The lump in my throat aches.

I turn back and open the door and walk out, careful to close the door tight behind me. I go down the steps and stop at the lawn. I look in the direction of the ocean. The moon is shining on what looks like an ominous bank of dark clouds.

I start out across the lawn when I realize something doesn't feel right.

I stop. Something really doesn't feel right. My backpack is so light . . .

The dictionary! I left it on the bed!

I turn and run back to the front door and grab for the knob, but it doesn't turn. I try again, harder this time. But it won't budge. I jiggle it and then twist it as hard as I can. I push against the door, but nothing happens.

It's locked!

I shake the knob and push harder on the door. It has to open. It
has
to! I look over my shoulder into the dark front yard and feel my heart pounding harder and harder.
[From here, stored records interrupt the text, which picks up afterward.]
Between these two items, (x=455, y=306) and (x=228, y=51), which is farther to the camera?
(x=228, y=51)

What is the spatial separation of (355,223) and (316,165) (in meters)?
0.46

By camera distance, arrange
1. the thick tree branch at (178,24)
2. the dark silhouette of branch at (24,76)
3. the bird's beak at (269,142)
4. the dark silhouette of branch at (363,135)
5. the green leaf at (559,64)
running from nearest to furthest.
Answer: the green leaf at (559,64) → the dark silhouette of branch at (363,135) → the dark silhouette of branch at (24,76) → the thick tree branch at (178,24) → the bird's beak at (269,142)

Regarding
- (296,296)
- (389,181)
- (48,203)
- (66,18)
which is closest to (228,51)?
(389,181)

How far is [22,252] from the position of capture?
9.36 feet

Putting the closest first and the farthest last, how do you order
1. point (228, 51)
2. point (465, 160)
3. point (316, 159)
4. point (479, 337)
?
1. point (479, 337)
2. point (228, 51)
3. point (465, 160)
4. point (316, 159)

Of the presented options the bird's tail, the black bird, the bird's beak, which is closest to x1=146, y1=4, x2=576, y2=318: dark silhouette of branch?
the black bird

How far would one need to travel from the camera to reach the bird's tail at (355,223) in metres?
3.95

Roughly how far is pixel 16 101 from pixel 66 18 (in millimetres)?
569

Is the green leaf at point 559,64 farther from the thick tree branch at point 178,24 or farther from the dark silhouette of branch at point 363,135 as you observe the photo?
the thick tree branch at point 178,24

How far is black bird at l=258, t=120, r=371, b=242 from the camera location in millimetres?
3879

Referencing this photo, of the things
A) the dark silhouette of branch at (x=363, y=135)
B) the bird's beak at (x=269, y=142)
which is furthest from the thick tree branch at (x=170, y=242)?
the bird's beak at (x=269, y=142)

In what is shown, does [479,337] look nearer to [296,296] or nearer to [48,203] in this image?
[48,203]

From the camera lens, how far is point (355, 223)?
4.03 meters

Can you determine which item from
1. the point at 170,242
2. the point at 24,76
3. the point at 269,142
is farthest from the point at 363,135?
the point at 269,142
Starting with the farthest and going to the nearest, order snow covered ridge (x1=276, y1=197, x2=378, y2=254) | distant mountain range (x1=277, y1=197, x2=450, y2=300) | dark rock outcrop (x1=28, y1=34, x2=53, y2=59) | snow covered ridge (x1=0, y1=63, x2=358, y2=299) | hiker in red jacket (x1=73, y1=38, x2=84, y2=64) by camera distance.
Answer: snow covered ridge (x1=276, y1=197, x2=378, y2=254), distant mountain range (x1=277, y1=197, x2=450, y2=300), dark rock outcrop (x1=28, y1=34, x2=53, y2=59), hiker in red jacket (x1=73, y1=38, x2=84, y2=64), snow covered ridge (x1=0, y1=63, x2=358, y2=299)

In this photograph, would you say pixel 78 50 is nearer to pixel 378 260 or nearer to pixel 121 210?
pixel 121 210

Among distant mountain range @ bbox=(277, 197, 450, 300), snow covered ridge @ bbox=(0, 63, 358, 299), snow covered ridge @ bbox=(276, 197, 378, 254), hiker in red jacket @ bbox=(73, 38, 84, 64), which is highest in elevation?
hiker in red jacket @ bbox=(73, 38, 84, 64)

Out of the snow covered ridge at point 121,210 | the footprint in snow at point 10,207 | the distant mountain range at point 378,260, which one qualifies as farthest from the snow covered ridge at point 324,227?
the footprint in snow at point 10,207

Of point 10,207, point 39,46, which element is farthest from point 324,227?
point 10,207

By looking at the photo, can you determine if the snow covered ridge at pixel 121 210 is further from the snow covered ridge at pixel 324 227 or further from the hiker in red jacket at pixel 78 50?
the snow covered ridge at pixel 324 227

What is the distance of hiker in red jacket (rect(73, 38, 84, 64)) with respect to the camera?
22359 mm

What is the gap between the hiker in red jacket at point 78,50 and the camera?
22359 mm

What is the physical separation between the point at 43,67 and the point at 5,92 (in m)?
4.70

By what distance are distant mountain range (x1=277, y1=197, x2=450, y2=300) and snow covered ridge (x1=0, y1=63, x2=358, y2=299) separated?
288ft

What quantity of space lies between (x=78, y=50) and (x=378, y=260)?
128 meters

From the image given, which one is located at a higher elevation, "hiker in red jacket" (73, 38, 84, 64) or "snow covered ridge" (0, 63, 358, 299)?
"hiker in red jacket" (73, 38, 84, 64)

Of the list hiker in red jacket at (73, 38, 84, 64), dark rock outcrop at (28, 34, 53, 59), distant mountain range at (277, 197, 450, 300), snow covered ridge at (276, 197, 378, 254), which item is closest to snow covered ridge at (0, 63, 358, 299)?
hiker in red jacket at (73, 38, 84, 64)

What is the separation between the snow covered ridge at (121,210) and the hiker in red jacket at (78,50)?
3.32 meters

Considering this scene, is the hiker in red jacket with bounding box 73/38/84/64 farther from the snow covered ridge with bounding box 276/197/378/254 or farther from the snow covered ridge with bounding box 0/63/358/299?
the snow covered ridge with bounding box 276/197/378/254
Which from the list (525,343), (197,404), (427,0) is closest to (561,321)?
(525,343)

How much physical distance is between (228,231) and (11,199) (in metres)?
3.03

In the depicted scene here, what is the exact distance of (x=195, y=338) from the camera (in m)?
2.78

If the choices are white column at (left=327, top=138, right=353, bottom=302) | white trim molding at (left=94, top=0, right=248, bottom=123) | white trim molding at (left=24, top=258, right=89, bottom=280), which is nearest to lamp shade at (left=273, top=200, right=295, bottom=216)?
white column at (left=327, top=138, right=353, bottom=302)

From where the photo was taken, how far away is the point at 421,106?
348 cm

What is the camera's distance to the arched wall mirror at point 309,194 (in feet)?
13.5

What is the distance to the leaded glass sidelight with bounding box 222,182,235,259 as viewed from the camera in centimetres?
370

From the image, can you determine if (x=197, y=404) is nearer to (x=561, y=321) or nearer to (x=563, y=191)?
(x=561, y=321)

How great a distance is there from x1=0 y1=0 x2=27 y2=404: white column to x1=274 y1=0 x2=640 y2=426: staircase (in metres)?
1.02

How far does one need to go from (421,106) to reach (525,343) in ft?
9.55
I have to get in. I have to! I gulp for air. I have to get the dictionary!

Then I hear something behind me—something rustling in the flower bed in front of the house. I lift my fist and begin banging on the door. I pound as hard as I can. I open my mouth to yell for Sierra, but nothing comes out.

I can't talk.

I can't breathe.

Tears choke me.

I have to get in! I keep banging on the door—pounding—until finally, the porch light comes on and the door opens. I look up and see Sierra standing there and then, before I can push past her into the house, she is holding me in her arms.

"Oh, Kaylee, what are you doing?" She holds me so tight, and I know I don't ever want her to let me go.

But . . .

I don't need her.

I don't.

She's talking, saying something, telling me to do something, but I can't. I can't do what she wants. I have to go. I have to. I stand there until I can breathe again and then I step back—step away from her. I know what I have to do. I pull away and look past her to the living room. I have to go get the dictionary and I then I have to leave.